Job Title: Claims & Appeals Specialist – Medicare/Medicaid

Must be able to pick up equipment and do first week of training onsite in the West Village- then it is remote after that!

Overview

We are seeking an experienced Claims & Appeals Specialist to join our team. The ideal candidate will have in-depth knowledge of Medicare and Medicaid rules and regulations, exceptional problem-solving skills, and strong attention to detail.
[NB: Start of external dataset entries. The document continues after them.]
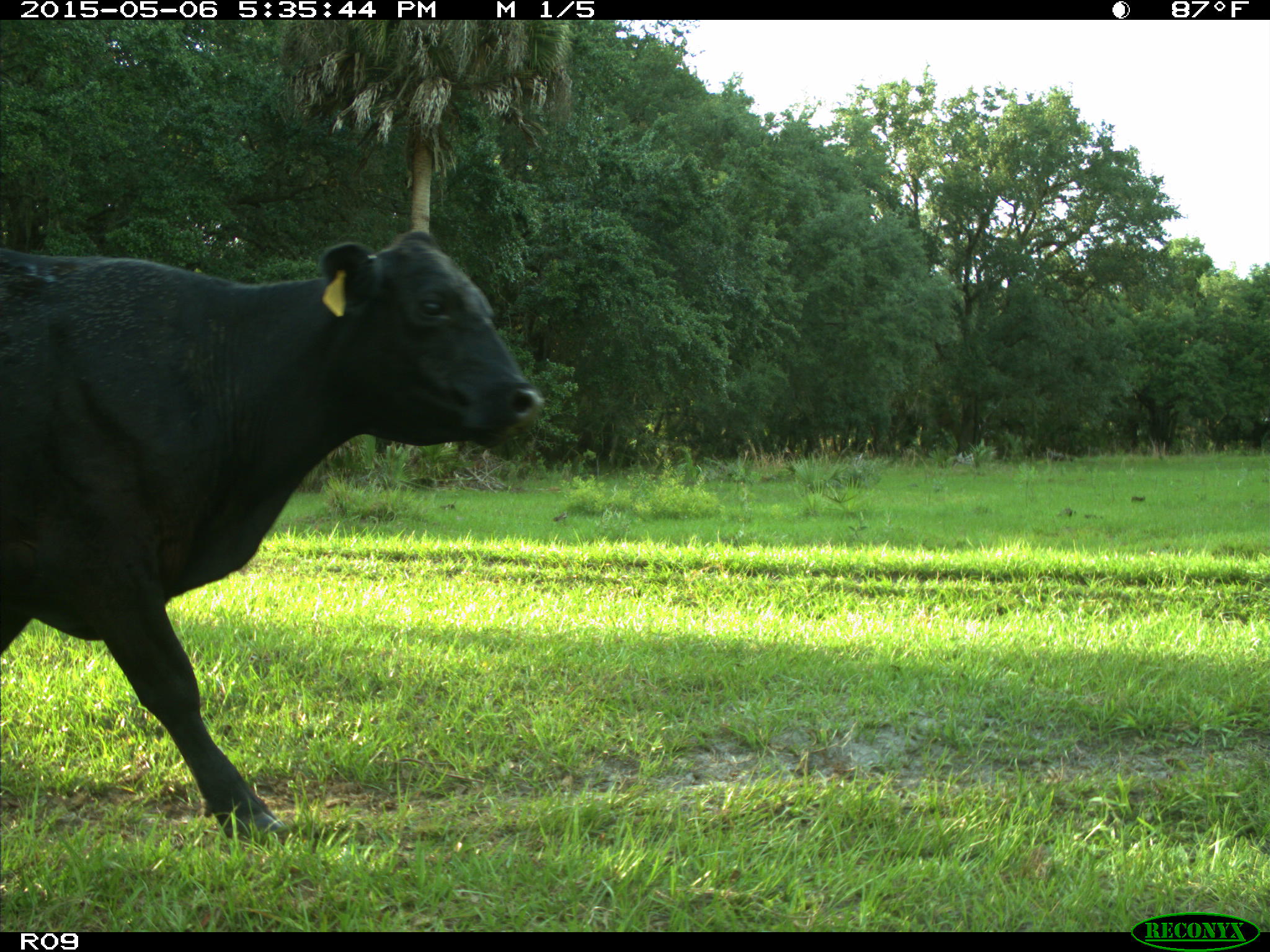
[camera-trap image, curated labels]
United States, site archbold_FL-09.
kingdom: Animalia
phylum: Chordata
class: Mammalia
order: Artiodactyla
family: Bovidae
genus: Bos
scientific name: Bos taurus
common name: domestic cow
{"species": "Bos taurus (domestic cow)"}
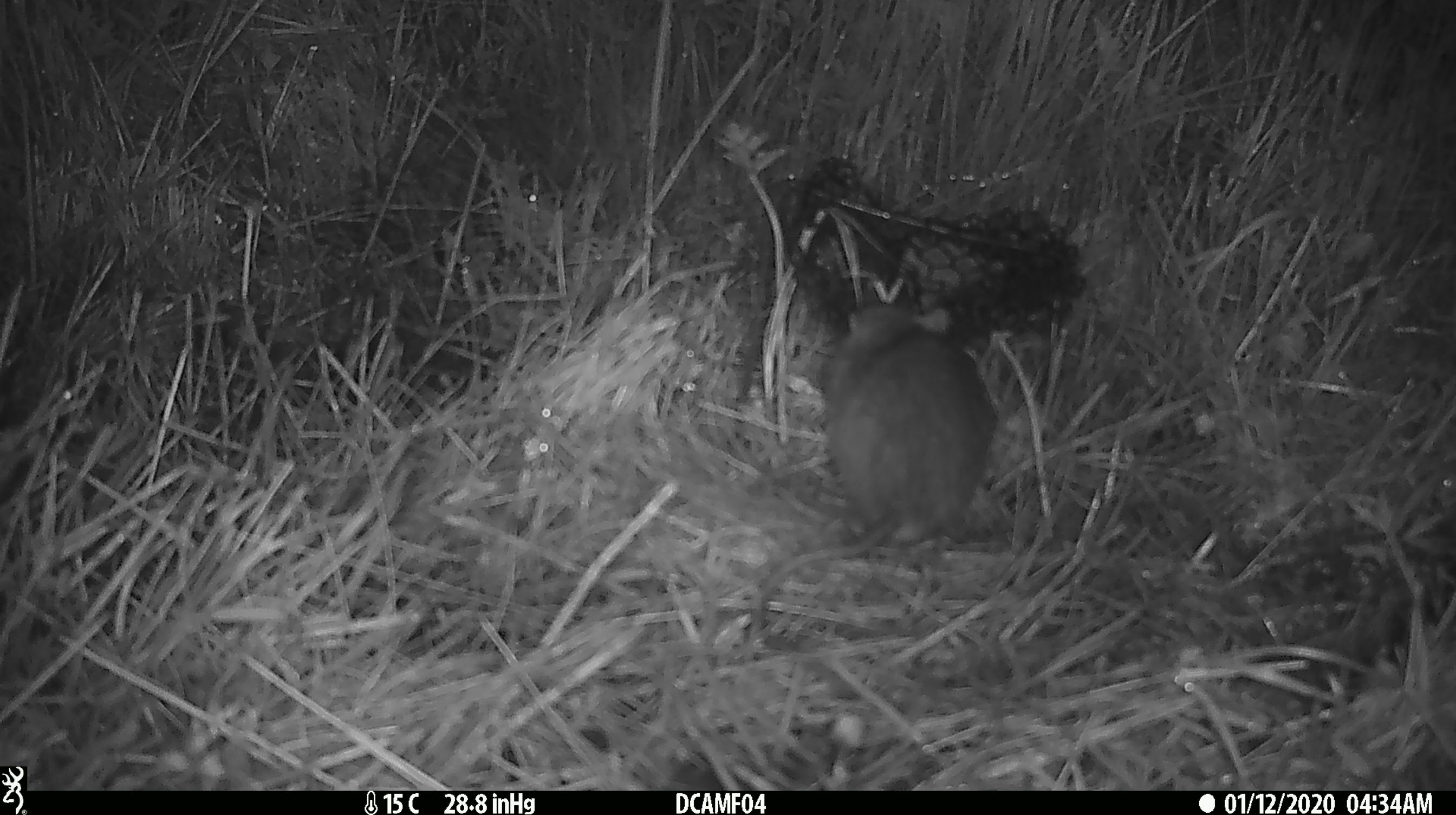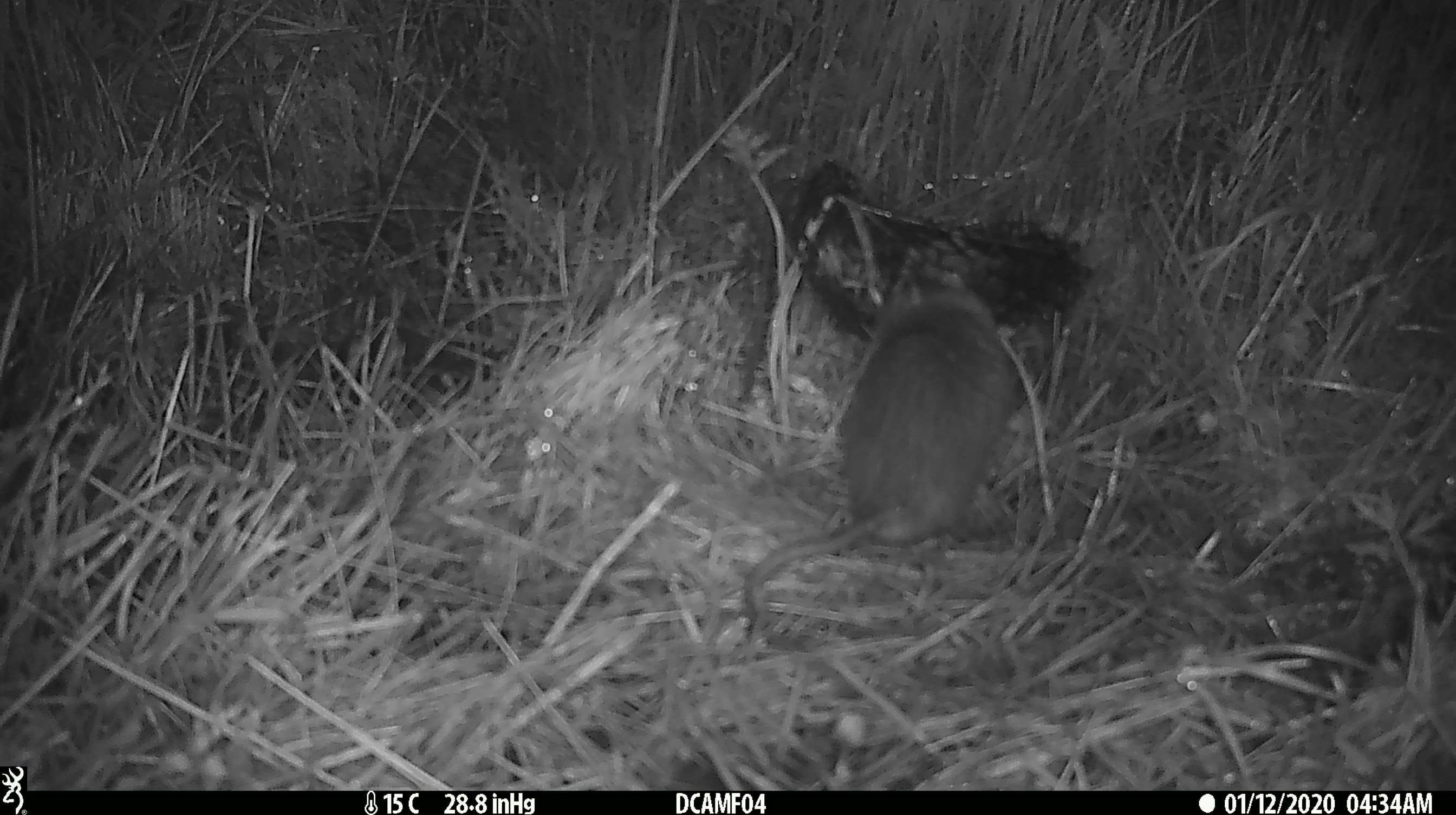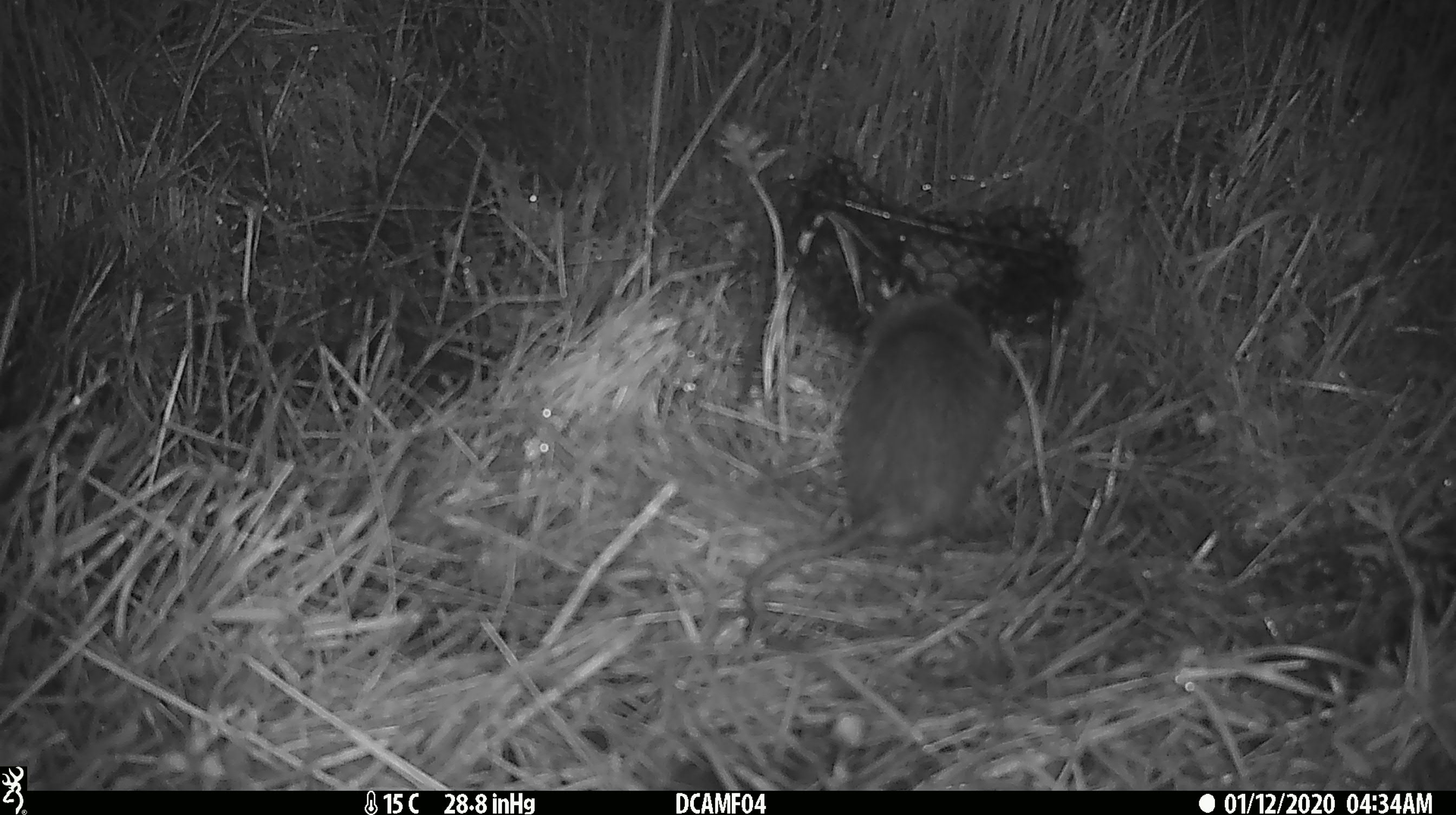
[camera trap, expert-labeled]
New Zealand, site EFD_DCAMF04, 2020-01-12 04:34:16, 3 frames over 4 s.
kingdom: Animalia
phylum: Chordata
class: Mammalia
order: Rodentia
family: Muridae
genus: Rattus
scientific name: Rattus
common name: rat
In this role, you will investigate and process claims, ensuring compliance with all department, plan, and regulatory requirements for accuracy, timeliness, and quality service.

Key Responsibilities

  • Review, investigate, and adjudicate claims in accordance with CMS, DOH, and plan guidelines.
  • Communicate and follow up with internal and external stakeholders to resolve claim issues.
  • Evaluate claims to ensure payment accuracy and alignment with services rendered.
  • Review suspended claims for correct HCPCS codes, units, and service dates.
  • Analyze medical information to determine Coordination of Benefits (COB) and work with other carriers as needed.
  • Resolve claims-related issues involving Medical Management, Network Development Services, Enrollment, and Customer Services.
  • Recommend process improvements to enhance claims processing efficiency.
  • Respond to inquiries from members and providers.
  • Oversee claims appeals handling, ensuring timely and accurate resolution for all lines of business.
  • Conduct monthly audits of third-party administrator (TPA) appeals reports and service logs for accuracy.
  • Participate in CMS audits, ensuring proper documentation, data validation, and compliance.
  • Provide regular reporting on Medicare Part C Appeals metrics to the Compliance Department.
  • Identify training needs and assist in delivering training to internal teams, external partners, and TPA staff.
  • Participate in special projects and perform other related duties as assigned.

Qualifications

  • Two years of college or equivalent combination of education and relevant work experience.
  • At least 4 years of claims processing experience, preferably in an HMO or Medicare managed care environment.
  • Knowledge of medical terminology, ICD-10, CPT, HCPCS coding, and EncoderPro.
  • Strong ability to work independently with high productivity.
  • Excellent written and verbal communication skills.
  • Advanced proficiency in Microsoft Excel; experience with Microsoft Access preferred.

Why Join Us?

This is an opportunity to apply your expertise in claims and appeals to improve processes, ensure compliance, and contribute to a mission-driven organization serving diverse populations.